Prof. Sison does not appear in this UN consolidated list. An
individual or entity is placed in the UN list only by virtue of
an alleged link with bin Laden or Al Qaeda. This limitation, however,
has not prevented states from instituting counter-terrorist measures
directed at suppressing dissident organizations and individuals
on the basis of the most tenuous alleged links to bin Laden and
Al-Qaeda.
By virtue of Res. 1267, 1333 and subsequent resolutions related
thereto, member states of the UN are required to freeze funds
and other financial resources and assets of the individuals and
entities listed by the sanctions committee formed under Res. 1267.

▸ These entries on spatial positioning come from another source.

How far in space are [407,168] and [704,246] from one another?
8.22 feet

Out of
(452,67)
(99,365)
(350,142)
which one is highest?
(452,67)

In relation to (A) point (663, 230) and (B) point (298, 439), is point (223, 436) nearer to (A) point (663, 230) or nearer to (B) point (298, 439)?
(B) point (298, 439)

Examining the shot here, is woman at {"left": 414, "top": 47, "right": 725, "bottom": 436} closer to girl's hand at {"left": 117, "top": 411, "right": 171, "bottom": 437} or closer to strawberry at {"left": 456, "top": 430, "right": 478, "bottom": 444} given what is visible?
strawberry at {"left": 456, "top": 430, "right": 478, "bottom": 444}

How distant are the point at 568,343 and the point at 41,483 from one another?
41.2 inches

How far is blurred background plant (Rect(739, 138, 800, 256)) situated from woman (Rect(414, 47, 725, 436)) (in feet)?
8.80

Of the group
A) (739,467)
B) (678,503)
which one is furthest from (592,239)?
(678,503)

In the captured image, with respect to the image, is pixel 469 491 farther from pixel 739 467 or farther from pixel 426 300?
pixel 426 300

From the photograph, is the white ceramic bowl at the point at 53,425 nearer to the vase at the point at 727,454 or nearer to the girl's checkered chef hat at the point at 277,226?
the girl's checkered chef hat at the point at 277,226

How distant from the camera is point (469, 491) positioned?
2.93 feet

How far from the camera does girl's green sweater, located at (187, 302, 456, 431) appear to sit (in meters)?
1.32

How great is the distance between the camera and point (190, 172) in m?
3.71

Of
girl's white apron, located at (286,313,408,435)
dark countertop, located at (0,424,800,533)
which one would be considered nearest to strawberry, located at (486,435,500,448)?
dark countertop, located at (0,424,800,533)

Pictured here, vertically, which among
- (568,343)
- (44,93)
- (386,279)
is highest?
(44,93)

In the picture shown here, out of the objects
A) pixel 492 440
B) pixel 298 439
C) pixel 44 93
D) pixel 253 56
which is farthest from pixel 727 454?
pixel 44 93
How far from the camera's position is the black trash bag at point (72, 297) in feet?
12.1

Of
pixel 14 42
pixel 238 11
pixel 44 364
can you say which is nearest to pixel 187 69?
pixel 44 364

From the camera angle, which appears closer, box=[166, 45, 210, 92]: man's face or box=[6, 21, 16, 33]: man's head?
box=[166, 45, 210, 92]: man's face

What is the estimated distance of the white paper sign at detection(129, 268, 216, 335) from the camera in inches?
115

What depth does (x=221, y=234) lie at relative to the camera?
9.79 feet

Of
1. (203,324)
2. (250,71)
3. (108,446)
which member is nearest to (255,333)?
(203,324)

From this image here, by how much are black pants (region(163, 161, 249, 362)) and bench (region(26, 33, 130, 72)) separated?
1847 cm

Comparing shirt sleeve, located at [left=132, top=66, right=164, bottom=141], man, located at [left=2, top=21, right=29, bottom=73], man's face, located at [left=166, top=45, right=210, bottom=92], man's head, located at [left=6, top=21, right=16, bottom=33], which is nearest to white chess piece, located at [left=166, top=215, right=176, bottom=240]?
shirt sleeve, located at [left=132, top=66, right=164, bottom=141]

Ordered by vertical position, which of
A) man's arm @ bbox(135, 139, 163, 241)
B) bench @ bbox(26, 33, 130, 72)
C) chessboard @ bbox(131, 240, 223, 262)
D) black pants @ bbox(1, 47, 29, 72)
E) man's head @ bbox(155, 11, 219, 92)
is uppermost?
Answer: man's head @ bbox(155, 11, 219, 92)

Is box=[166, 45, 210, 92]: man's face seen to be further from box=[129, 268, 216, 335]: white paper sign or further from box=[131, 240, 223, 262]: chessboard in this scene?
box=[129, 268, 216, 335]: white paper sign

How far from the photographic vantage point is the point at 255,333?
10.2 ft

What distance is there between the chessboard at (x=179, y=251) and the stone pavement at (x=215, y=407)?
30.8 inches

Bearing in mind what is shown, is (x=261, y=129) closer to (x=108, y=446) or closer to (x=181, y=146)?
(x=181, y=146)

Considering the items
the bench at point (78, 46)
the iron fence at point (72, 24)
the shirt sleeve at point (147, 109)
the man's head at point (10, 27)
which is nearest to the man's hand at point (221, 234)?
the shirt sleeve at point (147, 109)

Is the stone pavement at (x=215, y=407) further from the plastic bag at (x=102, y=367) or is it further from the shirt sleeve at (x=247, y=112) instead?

Member states are obliged to ensure that no such frozen funds
or assets are made available to or for the benefit of such listed
persons as well as any entities owned or controlled, directly
or indirectly by such listed persons. Lastly, member states are
called upon "to bring proceedings against persons and entities
within their jurisdiction that violate the measures imposed xxx
and to impose appropriate penalties."
[14] Again notice that the NPA, an entity
that exists and operates exclusively within Philippine territory,
is outside the jurisdiction of the Netherlands. Even under US
common law and jurisprudence (Pennoyer vs. Neff, 95 US 714 (1878)),
jurisdiction is an aspect of sovereignty and refers to judicial,
legislative and administrative competence. Exercise of jurisdiction
over an organization like the NPA which exists and operates exclusively
within Philippine territory by the US, EU, UK, the Netherlands,
Canada and Australia is indeed problematic in itself, leaving
aside the question regarding the right to national liberation.